I need to find arrays where all values are equal. What's the fastest way to do this? Should I loop through it and just compare values?
['a', 'a', 'a', 'a'] // true
['a', 'a', 'b', 'a'] // false
33 Answers
const allEqual = arr => arr.every( v => v === arr[0] )
allEqual( [1,1,1,1] ) // true
Or one-liner:
[1,1,1,1].every( (val, i, arr) => val === arr[0] ) // true
Array.prototype.every (from MDN) :
The every() method tests whether all elements in the array pass the test implemented by the provided function.
12 Comments
svarog
Brevity is the soul of wit
Константин Ван
const everythings_equal = array => array.every(thing => thing === array[0]);
Chiawen
@Jan
every does early return as well.
Maxim Zubarev
Note: This solution will return true if the array is empty, too!
VLAZ
@MaximZubarev well, all elements are equal in that case.
|
Edit: Be a Red ninja:
!!array.reduce(function(a, b){ return (a === b) ? a : NaN; });
Results:
var array = ["a", "a", "a"] => result: "true"
var array = ["a", "b", "a"] => result: "false"
var array = ["false", ""] => result: "false"
var array = ["false", false] => result: "false"
var array = ["false", "false"] => result: "true"

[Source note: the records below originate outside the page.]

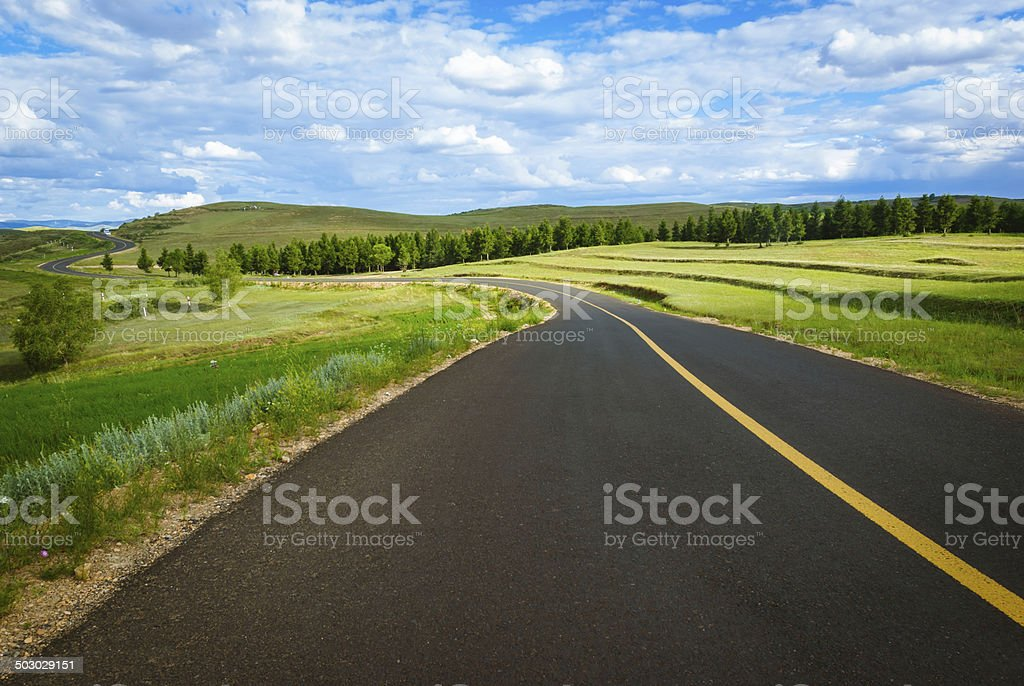 grassland and Country road royalty-free stock photo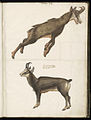 Animal drawings collected by Felix Platter, p2 - (128).jpg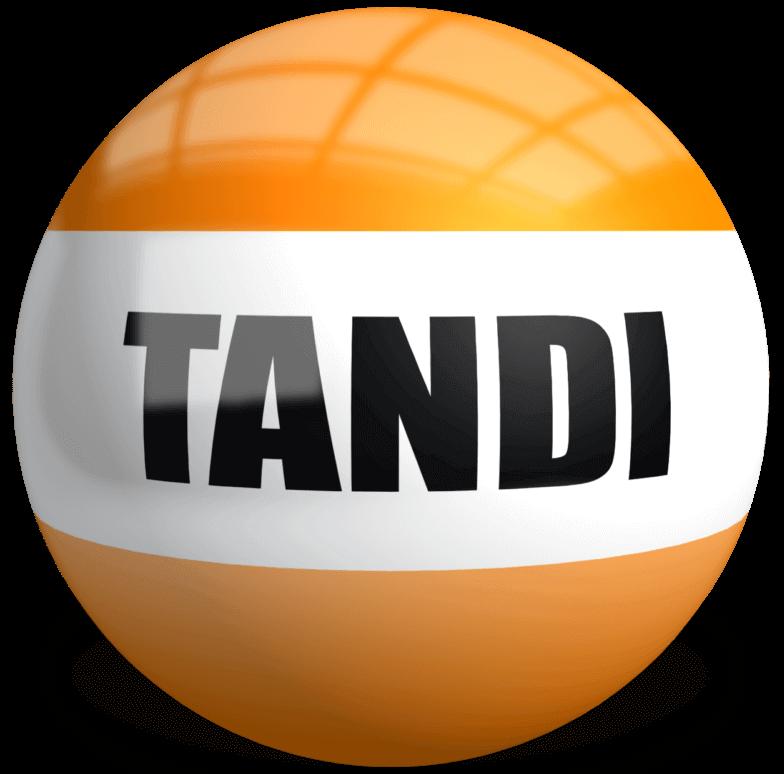 NEW TANDI Logo 784 x 774 76kb
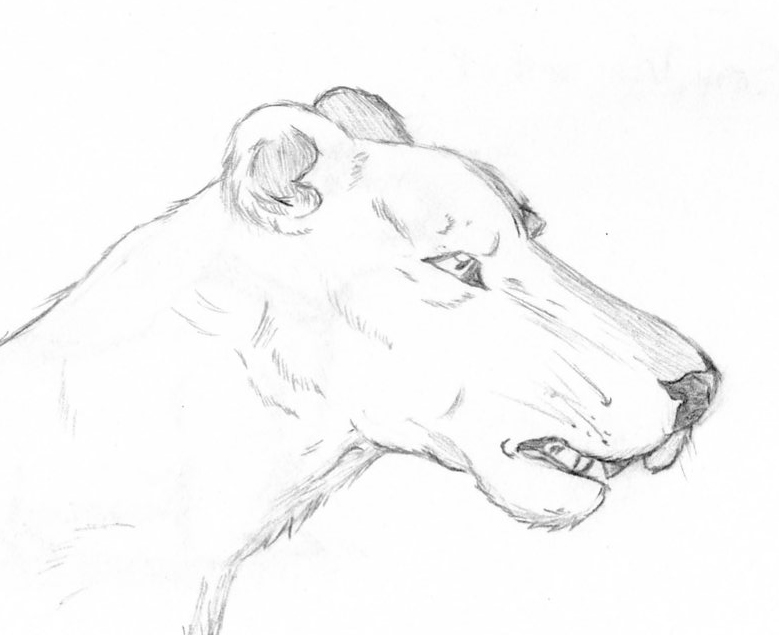 779x635 Lioness By Nutzi66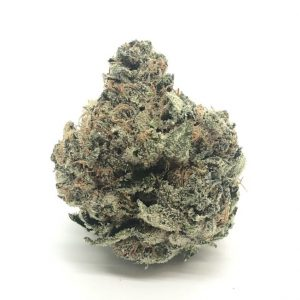 Buy LINDSAY OG 'SMALLS BY GASLEAK' online Canada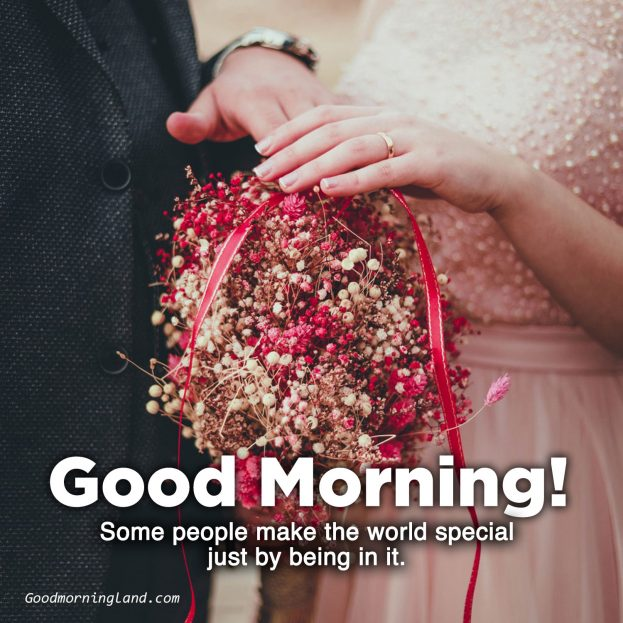 Download the most amazing Good Morning love flower Images - Good Morning Images, Quotes, Wishes, Messages, greetings & eCard Images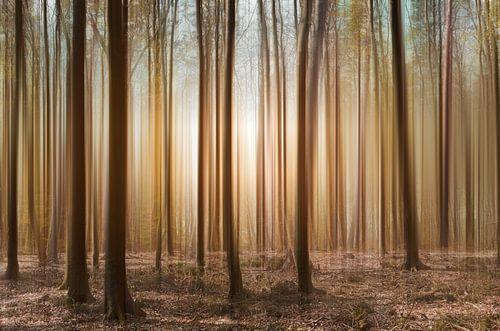 Im Wald von Violetta Honkisz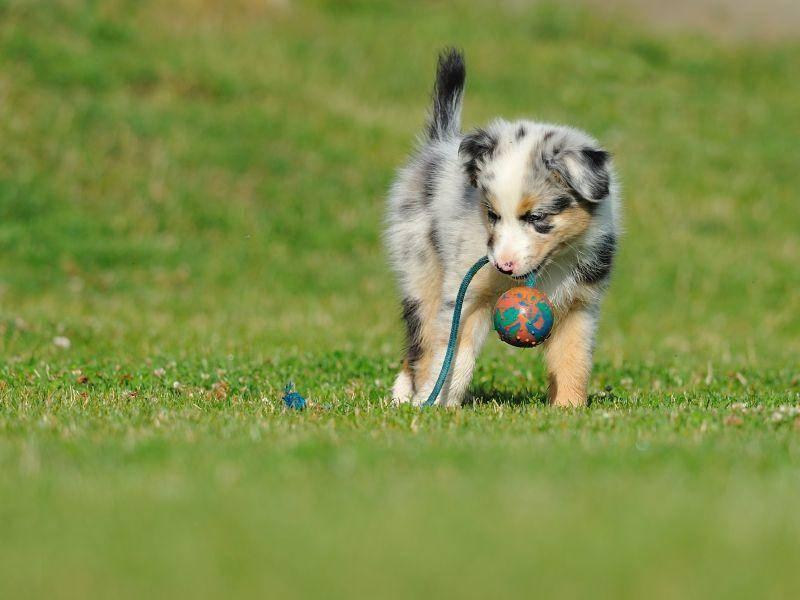 Viel Spaß beim Spielen, kleiner Australian Shepherd – Bild: Shutterstock / Stanislav Duben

var array = [NaN, NaN] => result: "false"
Warning:
var array = [] => result: TypeError thrown
This is because we do not pass an initialValue. So, you may wish to check array.length first.
14 Comments
GeorgeF0
might be a bit late to the party... i think this doesn't work if your array is made of
falses! for example try [false, false, false].reduce(function(a, b){return (a === b)?a:false;});
dalgard
@Martin:
["false", ""] returns true :/
Filipe Silva
This can be taken up a notch by using
NaN. Since both NaN === NaN and NaN !== NaN are false, it guarantees that once the prev is set to NaN then no value can take it out. Also adding in a double negation converts the results to true and false, since NaN is falsy. Final form: !!array.reduce(function(a, b){ return (a === b) ? a : NaN; });Константин Ван
DOWNVOTED. What if the elements are equal but falsy?
Tyguy7
I downvoted because this doesn't work with booleans values.
|
You can turn the Array into a Set. If the size of the Set is equal to 1, then all elements of the Array are equal.
function allEqual(arr) {
return new Set(arr).size == 1;
}
allEqual(['a', 'a', 'a', 'a']); // true
allEqual(['a', 'a', 'b', 'a']); // false
5 Comments
Константин Ван
Brilliant. Just note that
allEqual([NaN, NaN]) gives true in this case.
ATOMP
^ because both
NaN === NaN and NaN == NaN evaluate to false
Facundo Colombier
should use
=== for a strict comparison
Gui LeFlea
This solution feels "pythonic", cheers!
Vasiliy Rusin
You need to know, that this answer is much more slower than accepted (about 75% slower on Apple M1, Chrome 109). So you shouldn't use this variant with big arrays.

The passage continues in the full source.